Bea y el negro se sentaban en las tardes bajo la higuera. El banco, bajo la sombra, había sido desde siempre el sitio de Bea. Acomodada en él, dejaba pasar las horas de más calor y daba la bienvenida a los primeros frescos de la noche. Horas largas, horas espesas, punteadas por el movimiento de la mano al limpiar el hilillo de baba que escapaba de su sonrisa perenne.

El negro apareció bajo el sol del mediodía. Sudoroso, lleno de polvo. Miró a Bea y tendió su mano hacia la jarra de agua. La interrogó con su mirada y entendió la eterna sonrisa como un permiso. Acabó con la jarra de un trago largo e interminable. Desde entonces, las horas largas, las horas espesas, también acogen al negro. Tarde tras tarde, llega y se acaba la jarra del agua. Se sienta a los pies de Bea y juntos, en silencio, dejan acabar el día. Bea entra sin despedirse y él se pierde en la obscuridad, camino de la finca.

Fue Simón quien se quedó con el negro, aunque él no lo contaba así. Tal como él lo veía y explicaba, su bonhomía le había llevado a permitir que el negro durmiera en el chamizo donde se guardaba el guano y comiera los restos de fruta y el par de cosas que había plantado tras el galpón. A cambio, el negro repartía el abono por la finca, cargaba las piñas de plátanos hasta el camión, limpiaba las acequias y cuidaba de los perros. Casa, comida y un ratito para estar con la boba de Bea, no se puede quejar el negro, largaba Simón en la Sociedad tras los primeros tragos del ron nocturno.

Los repentinos vómitos de Bea, su tez sonrosada y sus pechos hinchados, fueron el primer aviso. El vientre rotundo llegó poco después y ya solo quedó que lo confirmara el médico. Las lágrimas y los dios mío precedieron a los gritos. Fue el negro. Maldito negro. Solo un perro negro es capaz de abusar de una boba.

Salieron de la Sociedad. El alcohol quitaba seguridad a sus pasos, pero los llenaba de una ciega determinación. Fue Simón el que pateó la puerta.

Sal, jodido negro.

Lo sacaron entre tres, que de puro susto sus piernas se doblaban. Negro contra el negro de la noche, tan solo el sudor del miedo dibujaba su figura, como un halo. Ya afuera, comenzaron los golpes.

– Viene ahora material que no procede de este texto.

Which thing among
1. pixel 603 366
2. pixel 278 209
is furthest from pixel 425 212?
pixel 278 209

Puñetazos y patadas. Se empujaban, tropezaban, llegaban a golpearse entre ellos tratando de darle al negro.

Patadas y puñetazos. Golpes blandos, golpes secos, según donde acertaran, según pegara el puño, la mano abierta o la puntera de la bota.

Puñetazos. Patadas. Los gritos fueron reemplazados por un jadeo alcohólico mientras se apagaba la queja del negro. 

Lo enterraron tras el chamizo, revuelto con las verduras que plantaba.

Bea parió un niño delicioso. Lo acuna contra su pecho, bajo la higuera, mientras se limpia las babas y deja pasar las horas de la tarde largas y espesas.

Un niño de piel blanquísima, lleno de pecas y de un pelo rojo, rojo, rojo, igualito al de Simón. Sobre la mesa la jarra del agua y a sus pies una sombra silenciosa, de la que se despide cuando entra.